Pakistani security forces have killed the alleged planner of a massacre that at a Peshawar school that left 148 people — most of them children — dead.
According to officials, the planner, known as Saddam, was killed last Thursday during a gun fight with security forces for the country. Acting on intelligence information, the forces raided the Bara area late Thursday night, starting an hour-long shootout with Saddam, which left the attacker dead and six others wounded.
"Commander Saddam was a dreaded terrorist, who was killed in an exchange of fire with the security forces in Jamrud town of Khyber tribal region," top local administration official Shahab Ali Shah told a press conference in Peshawar. "Six of his accomplices were injured and arrested."
On December 16, militants strapped explosives to themselves and entered the military-run school, killing 148 people, 132 of whom were schoolchildren, in what would become the deadliest terrorist attack by Pakistani militants since 2007.
While Saddam is believed to have planned the attack, the extent of his role is not yet known. "Authorities are currently interrogating the injured terrorists," Shah said.
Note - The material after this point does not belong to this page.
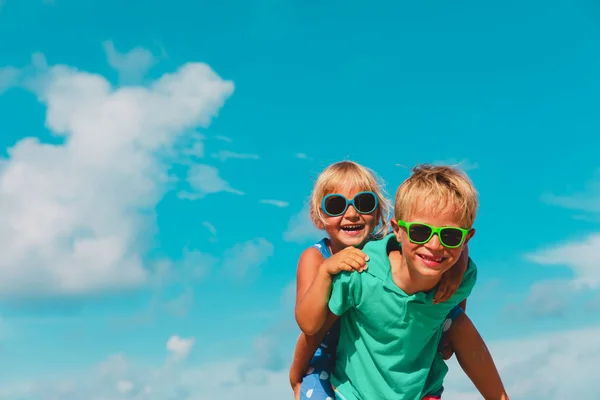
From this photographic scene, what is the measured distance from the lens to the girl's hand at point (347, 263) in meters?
5.97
Officials said he had provided housing for 7 of the militants before the attack, and helped guide them to the school, reports Tim Craig for The Washington Post.
The 25-year-old was known as an important member of the Pakistani Taliban, having been the mastermind behind several bomb attacks. He was also involved in the Taliban effort to attack health workers who had been giving polio vaccines to people in the Peshawar valley.
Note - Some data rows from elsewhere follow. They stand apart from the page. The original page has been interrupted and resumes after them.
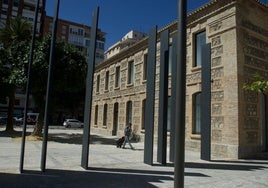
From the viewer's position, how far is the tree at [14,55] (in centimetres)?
1911

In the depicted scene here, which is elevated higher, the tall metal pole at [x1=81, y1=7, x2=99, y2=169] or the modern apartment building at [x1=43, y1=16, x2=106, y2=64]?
the modern apartment building at [x1=43, y1=16, x2=106, y2=64]

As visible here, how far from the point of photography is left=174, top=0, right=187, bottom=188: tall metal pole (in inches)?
145

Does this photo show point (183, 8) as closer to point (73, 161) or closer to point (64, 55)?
point (73, 161)

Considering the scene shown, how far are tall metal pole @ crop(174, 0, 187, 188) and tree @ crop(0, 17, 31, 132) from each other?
16854mm

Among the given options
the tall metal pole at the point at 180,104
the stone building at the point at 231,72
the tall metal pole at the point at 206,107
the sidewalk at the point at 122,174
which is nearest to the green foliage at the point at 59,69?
the stone building at the point at 231,72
At the same time, a drone, believed to be from the US, fired missiles on two compounds in Pakistan's North Waziristan tribal region. The attack left at least seven alleged militants dead.
The compound of the Punjabi Taliban in the village of Kund, believed to have been used as a training facility by the Pakistani Taliban's Tariq Gedar group's commander, Qari Imran, was hit by two missiles, killing four militants. It is not known whether Imran was one of those killed in the attack.
In an effort to "wipe terror out of Pakistan," Prime Minister Nawaz Sharif spent much of Friday discussing how best to implement his new anti-terror policy with his cabinet.
"To me, zero tolerance is zero tolerance, and violence in any form against my people equals terror," Sharif said. He vowed that Pakistan "shall come down heavy on it."
The new plan would see the creation of military courts to try suspected terrorists and increase the execution process for prisoners found guilty of terrorism.
According to a senior official for the Interior Ministry, there are currently 6,777 residents in the country under surveillance for suspected terrorism, adding that mass arrests could be coming shortly. On Friday, 83 suspected terrorists were arrested in the country's capital.